WHAT TO PRODUCE
Pictures stay out of the output. Return exactly the lines below from the one with "파리든 목동이든 아무렴" down to the one with "Маска для сна", both included, and nothing more.

MATERIALS PROVIDED

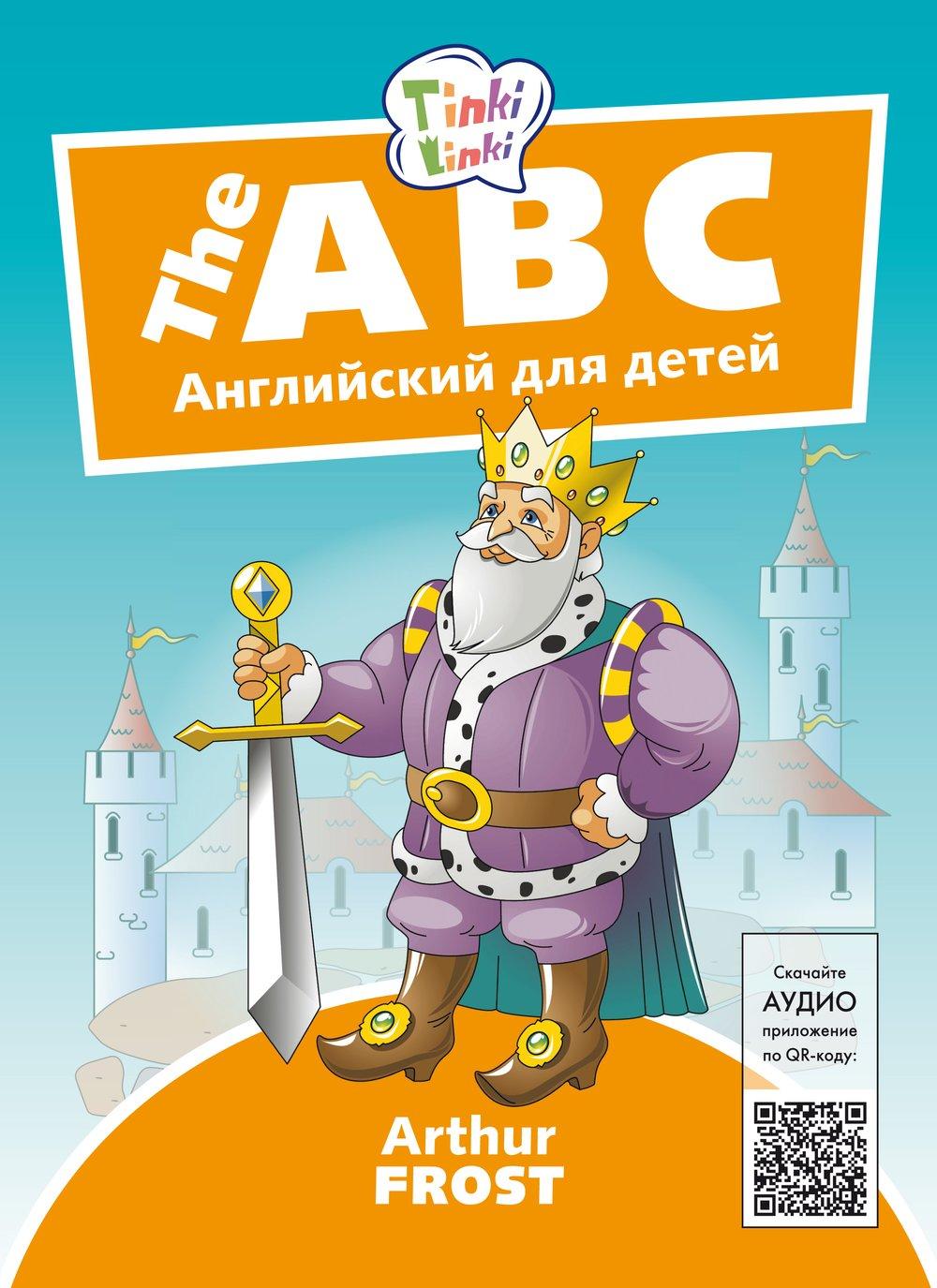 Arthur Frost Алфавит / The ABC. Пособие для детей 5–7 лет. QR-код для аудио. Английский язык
---
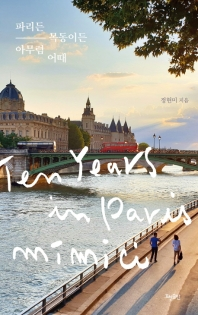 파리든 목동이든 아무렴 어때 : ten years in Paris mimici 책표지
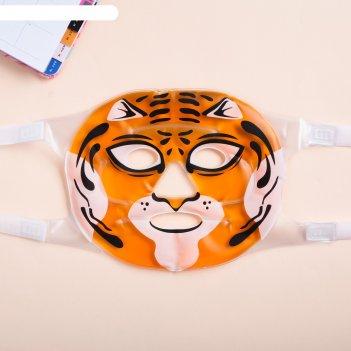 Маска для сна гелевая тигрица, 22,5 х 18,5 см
--
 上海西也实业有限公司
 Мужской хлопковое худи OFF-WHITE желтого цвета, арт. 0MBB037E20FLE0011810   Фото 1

TASK RESULT
 파리든 목동이든 아무렴 어때 : ten years in Paris mimici 책표지
 Маска для сна гелевая тигрица, 22,5 х 18,5 см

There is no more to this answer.